Scientists have announced the first successful attempt to trap and hold antimatter atoms.
The research team managed to hold on to 38 antimatter atoms for about 2 tenths of a second. It may not sound like much, but it's the first time that such atoms have existed for more than a mere instant.
Antimatter atoms, like the antihydrogen used in this experiment, were first created only 8 years ago. The difficulty in hanging on to them lies in the fact that antimatter must be kept from coming in contact with any form of matter, or the antimatter and matter will annihilate each other in a burst of energy.
While manipulating a standard atom or molecule can be done easily, the inability to come into direct contact with the antihydrogen atoms made trapping them difficult, especially considering they have no net charge, so cannot be trapped using traditional electric or magnetic fields.
Instead, scientist built a 'magnetic bottle' using sculpted magnetic fields, which could hold the atoms, assuming they were not moving too fast.

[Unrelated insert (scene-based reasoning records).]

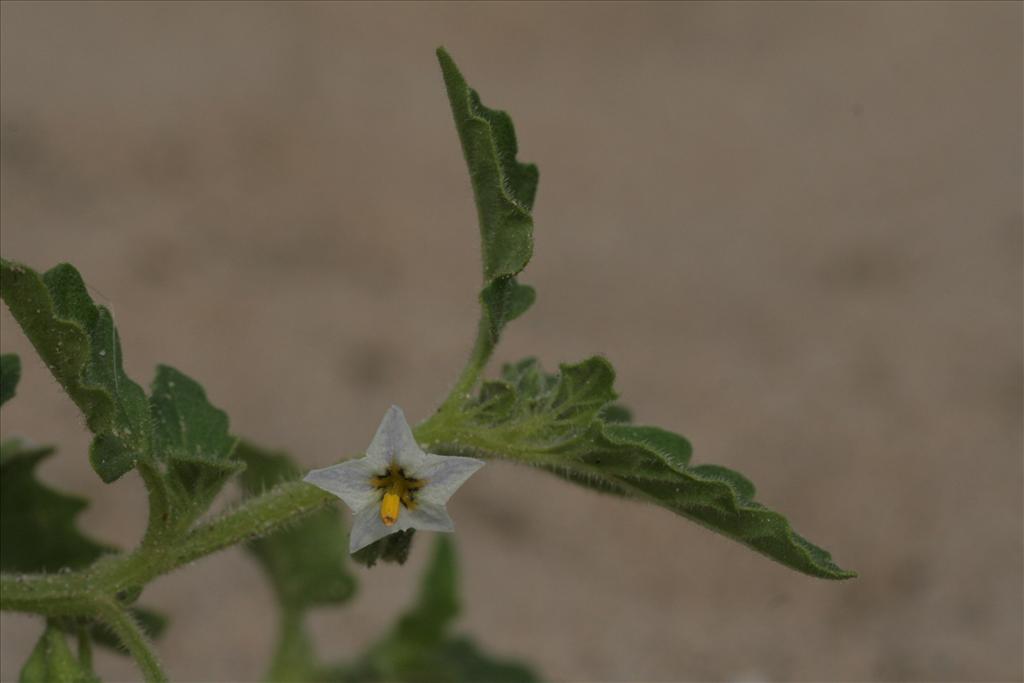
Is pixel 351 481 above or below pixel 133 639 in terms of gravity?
above

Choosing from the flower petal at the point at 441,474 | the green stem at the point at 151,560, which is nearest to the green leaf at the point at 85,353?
the green stem at the point at 151,560

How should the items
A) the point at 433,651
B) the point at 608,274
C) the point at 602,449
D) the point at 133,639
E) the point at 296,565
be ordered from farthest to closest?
the point at 608,274 < the point at 433,651 < the point at 296,565 < the point at 133,639 < the point at 602,449

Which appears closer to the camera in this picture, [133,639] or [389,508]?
[389,508]

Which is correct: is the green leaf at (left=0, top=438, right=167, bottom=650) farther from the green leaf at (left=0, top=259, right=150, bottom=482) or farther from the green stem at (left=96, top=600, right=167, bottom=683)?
the green leaf at (left=0, top=259, right=150, bottom=482)

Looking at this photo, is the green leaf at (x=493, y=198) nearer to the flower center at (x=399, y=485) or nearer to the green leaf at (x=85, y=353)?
the flower center at (x=399, y=485)

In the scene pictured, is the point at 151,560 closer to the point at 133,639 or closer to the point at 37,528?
the point at 133,639

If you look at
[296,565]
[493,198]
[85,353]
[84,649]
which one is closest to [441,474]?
[493,198]

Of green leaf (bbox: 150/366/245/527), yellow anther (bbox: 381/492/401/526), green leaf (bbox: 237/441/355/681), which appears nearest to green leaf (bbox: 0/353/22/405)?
green leaf (bbox: 150/366/245/527)

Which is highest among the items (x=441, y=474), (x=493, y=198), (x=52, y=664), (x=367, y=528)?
(x=493, y=198)
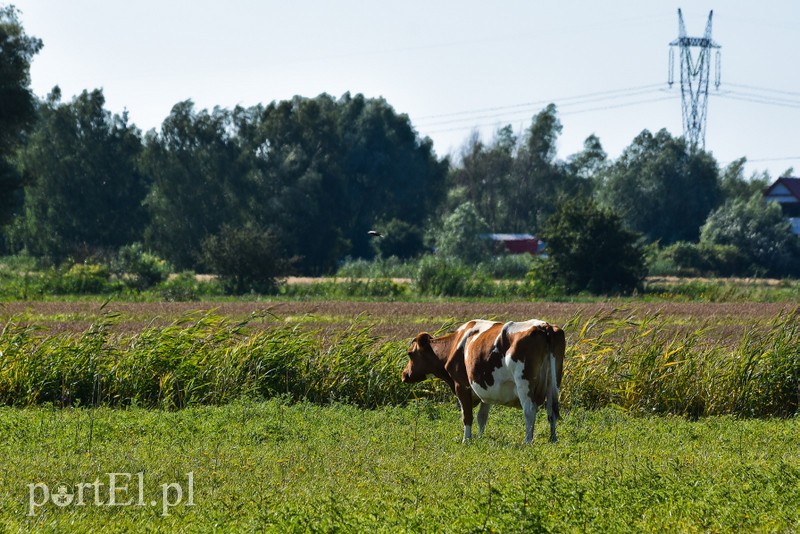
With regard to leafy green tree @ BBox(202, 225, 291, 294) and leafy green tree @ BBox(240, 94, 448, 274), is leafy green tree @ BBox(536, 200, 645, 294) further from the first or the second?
leafy green tree @ BBox(240, 94, 448, 274)

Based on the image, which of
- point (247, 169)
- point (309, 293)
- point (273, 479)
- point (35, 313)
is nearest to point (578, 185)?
point (247, 169)

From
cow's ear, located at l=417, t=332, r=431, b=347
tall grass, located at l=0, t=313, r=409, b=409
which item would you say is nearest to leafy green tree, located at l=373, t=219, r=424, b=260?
tall grass, located at l=0, t=313, r=409, b=409

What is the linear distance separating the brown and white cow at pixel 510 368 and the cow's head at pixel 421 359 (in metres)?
0.75

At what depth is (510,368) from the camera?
47.9 ft

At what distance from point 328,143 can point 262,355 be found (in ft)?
242

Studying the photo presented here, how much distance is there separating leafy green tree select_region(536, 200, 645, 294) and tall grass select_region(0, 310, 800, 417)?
4057 centimetres

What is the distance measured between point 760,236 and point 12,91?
60816 millimetres

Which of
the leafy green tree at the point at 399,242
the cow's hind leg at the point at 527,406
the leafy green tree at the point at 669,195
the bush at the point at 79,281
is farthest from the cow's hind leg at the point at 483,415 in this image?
the leafy green tree at the point at 669,195

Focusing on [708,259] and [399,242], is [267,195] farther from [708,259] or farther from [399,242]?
[708,259]

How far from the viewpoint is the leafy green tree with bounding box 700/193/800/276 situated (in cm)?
8894

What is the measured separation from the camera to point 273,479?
445 inches

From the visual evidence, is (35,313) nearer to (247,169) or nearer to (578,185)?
(247,169)

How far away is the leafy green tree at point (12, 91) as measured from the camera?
190 ft

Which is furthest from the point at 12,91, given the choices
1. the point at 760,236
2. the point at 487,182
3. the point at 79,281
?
the point at 487,182
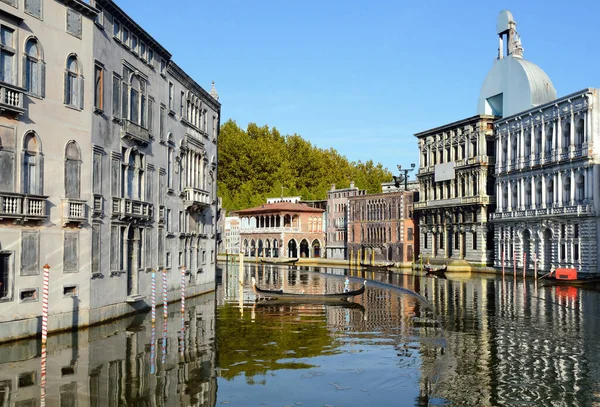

Gerald Gabrielse of Harvard is one of the scientists working on the project, and was the first to propose the magnetic bottle. "I'm delighted that it worked as we said it should," he said.
So are we going to see an antimatter-powered starship any time soon?
Probably not. "We have a long way to go yet; these are atoms that don't live long enough to do anything with them. So we need a lot more atoms and a lot longer times before it's really useful - but one has to crawl before you sprint," said Gabrielse.